- _Task prompt_:
Take from the listing each line that has the string "scientific".

□ □ □ □

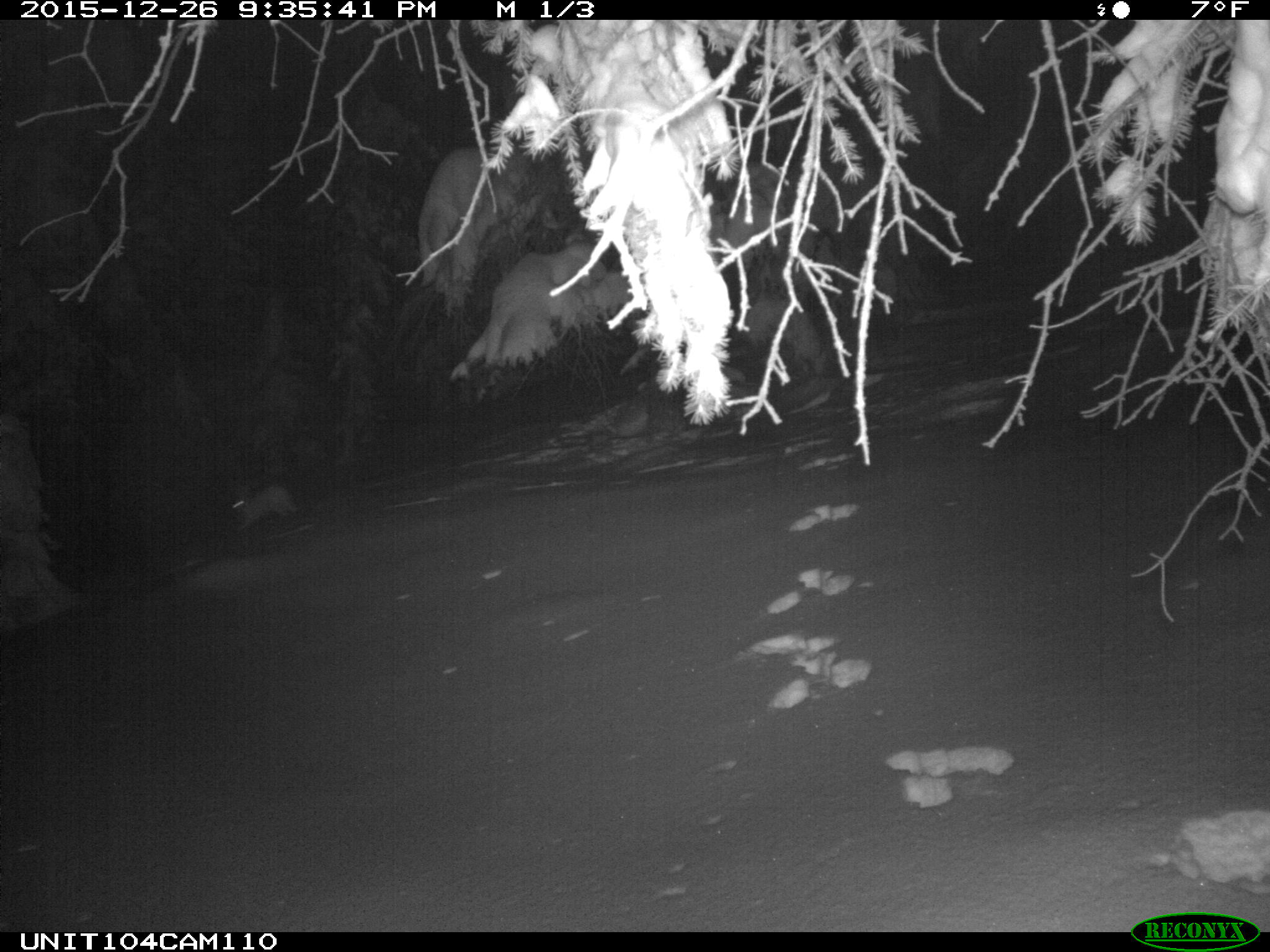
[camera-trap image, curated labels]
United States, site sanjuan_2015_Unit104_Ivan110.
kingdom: Animalia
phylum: Chordata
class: Mammalia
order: Lagomorpha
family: Leporidae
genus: Lepus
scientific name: Lepus americanus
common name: snowshoe hare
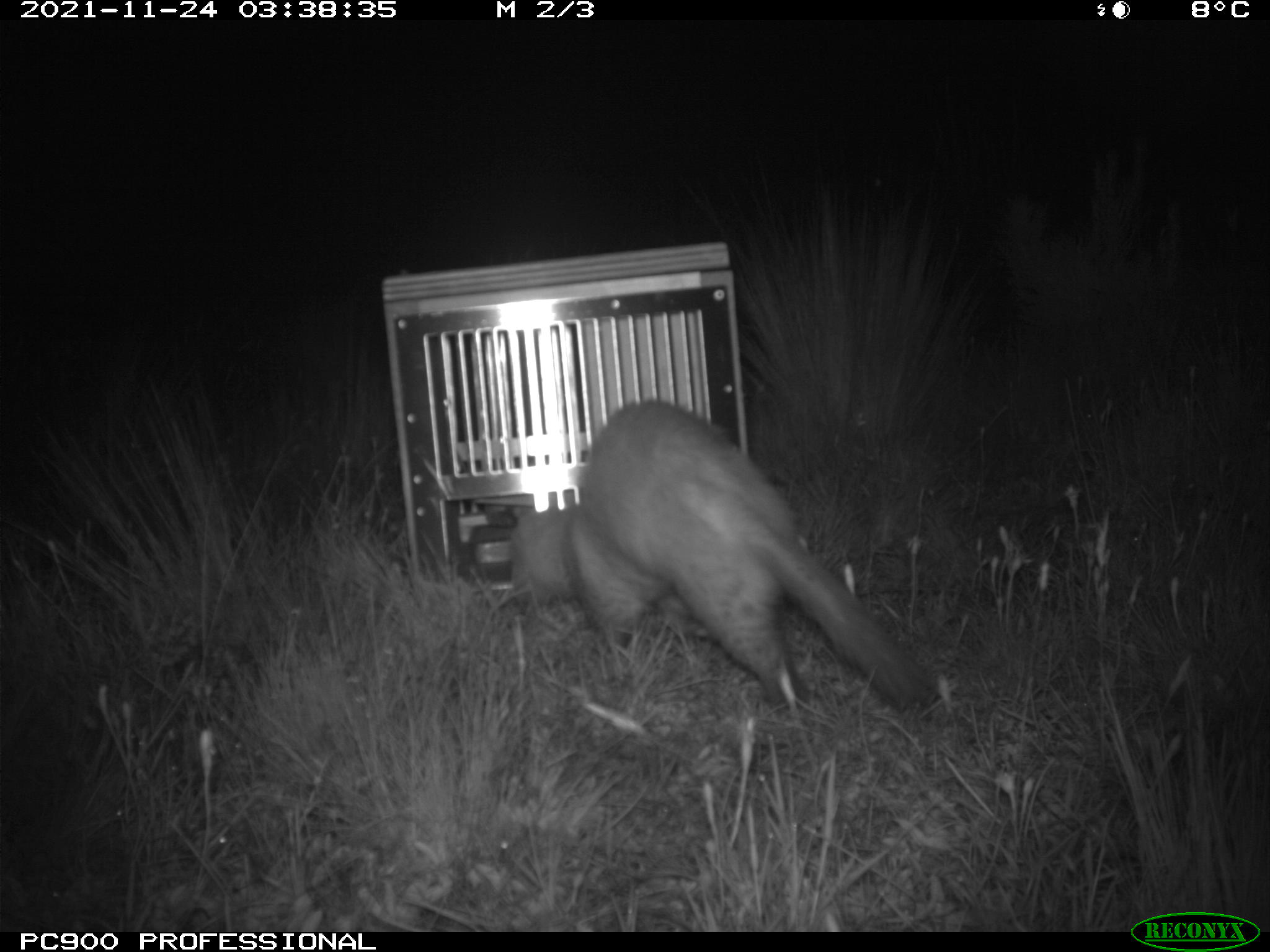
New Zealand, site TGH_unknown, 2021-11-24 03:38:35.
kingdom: Animalia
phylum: Chordata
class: Mammalia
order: Carnivora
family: Mustelidae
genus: Mustela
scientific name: Mustela furo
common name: ferret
Ferret (Mustela furo).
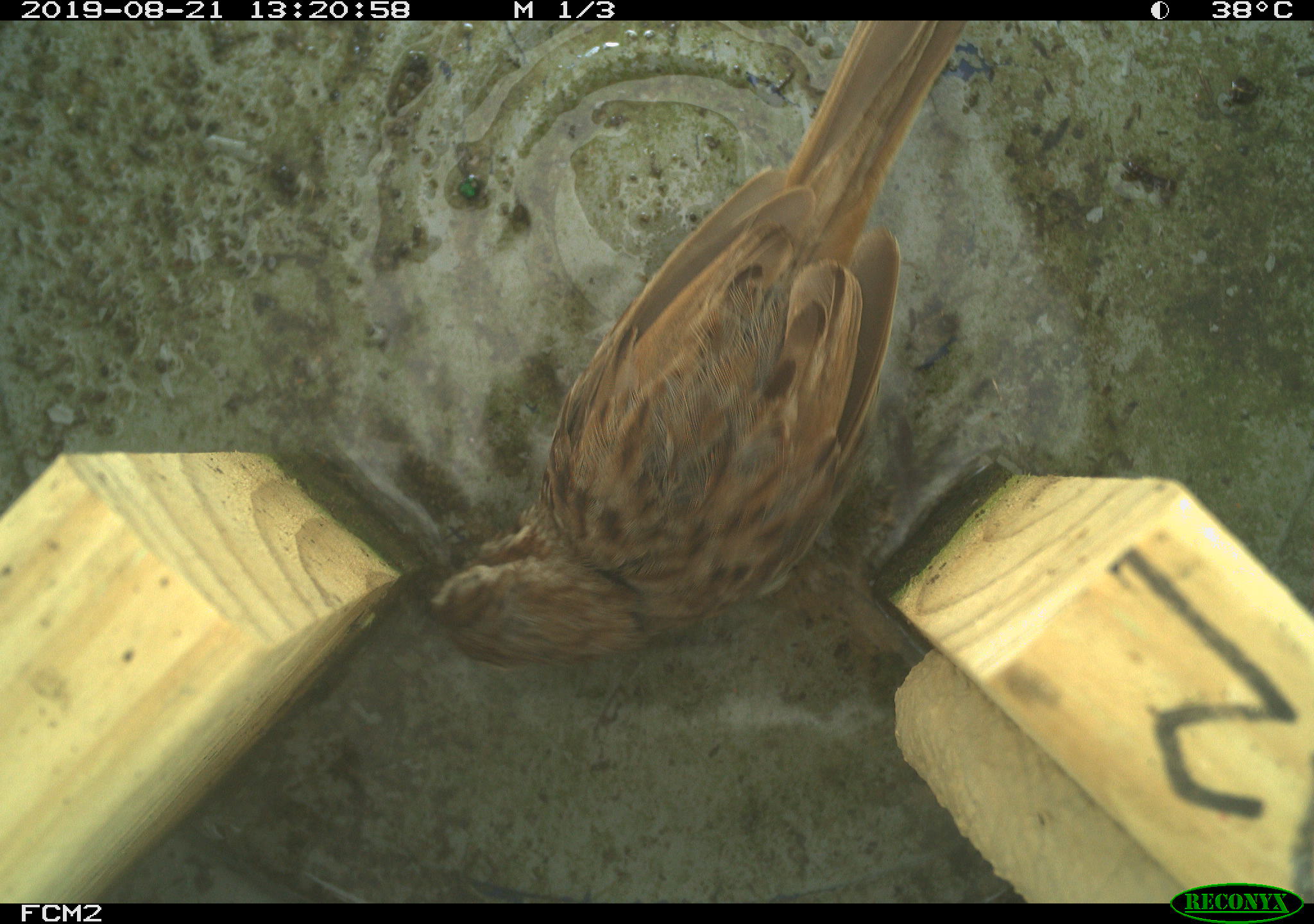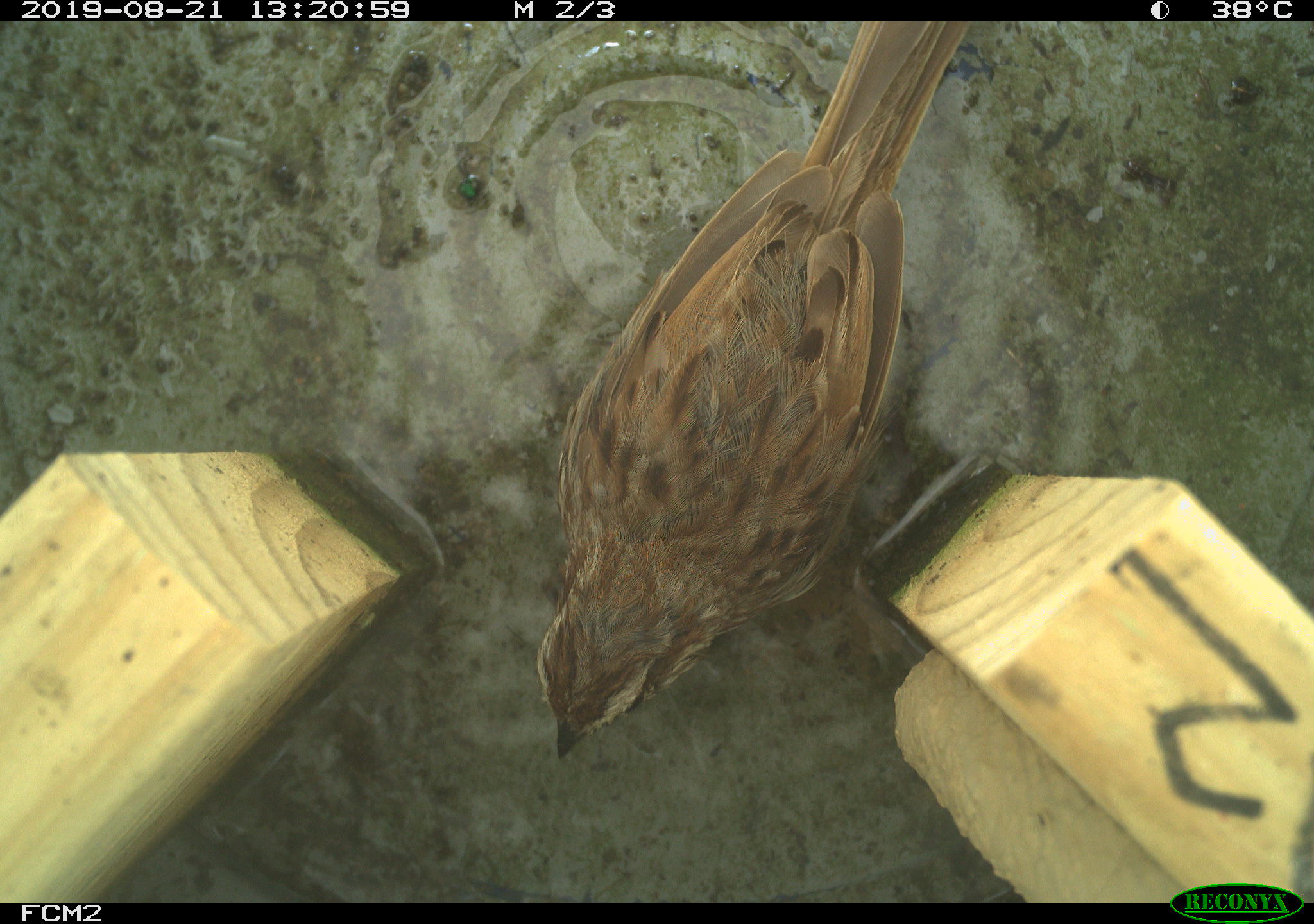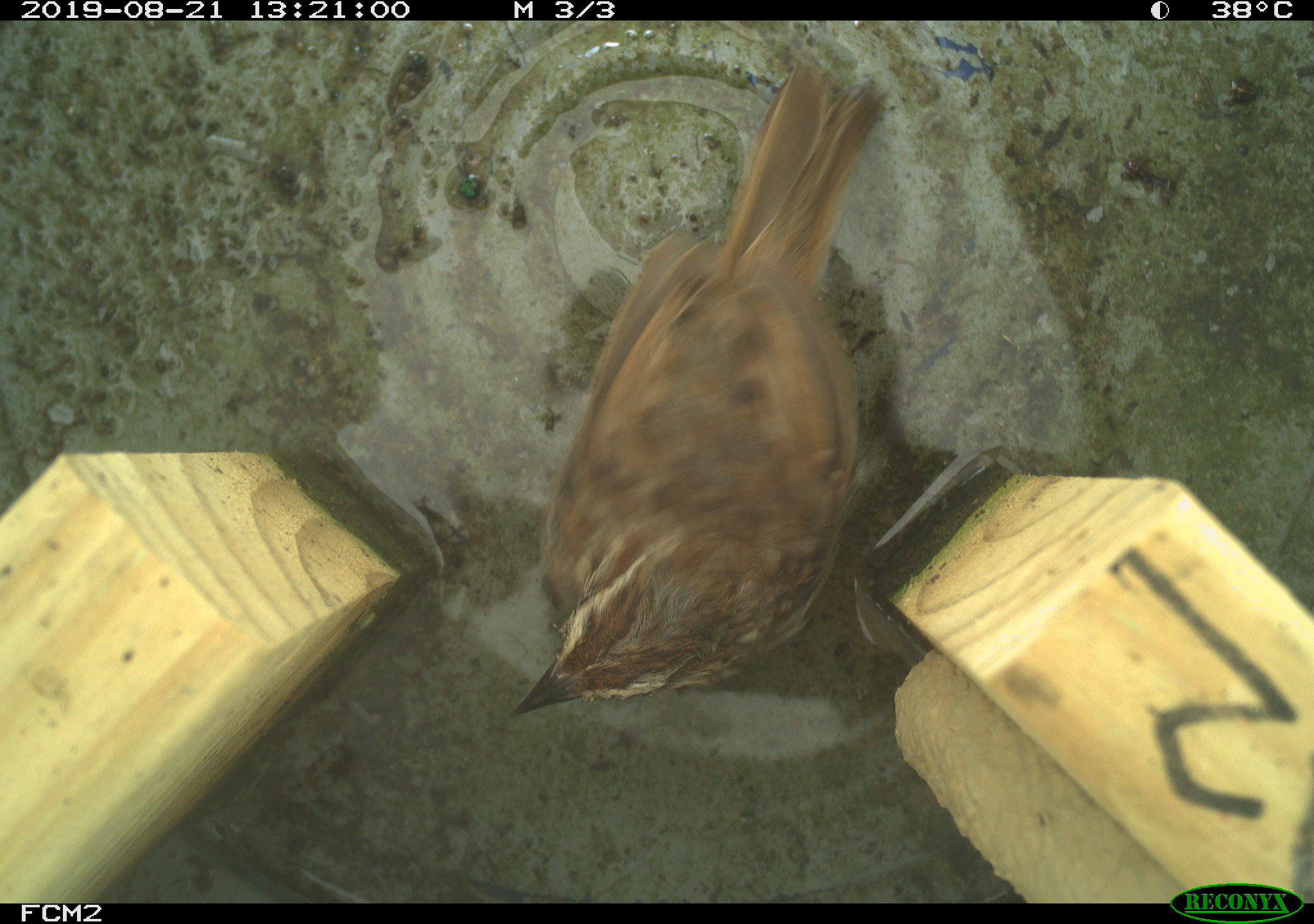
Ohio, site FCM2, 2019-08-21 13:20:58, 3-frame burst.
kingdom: Animalia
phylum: Chordata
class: Aves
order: Passeriformes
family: Passerellidae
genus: Melospiza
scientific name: Melospiza melodia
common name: song sparrow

□ □ □ □

- _Response for this exercise_:
scientific name: Lepus americanus
scientific name: Mustela furo
scientific name: Melospiza melodia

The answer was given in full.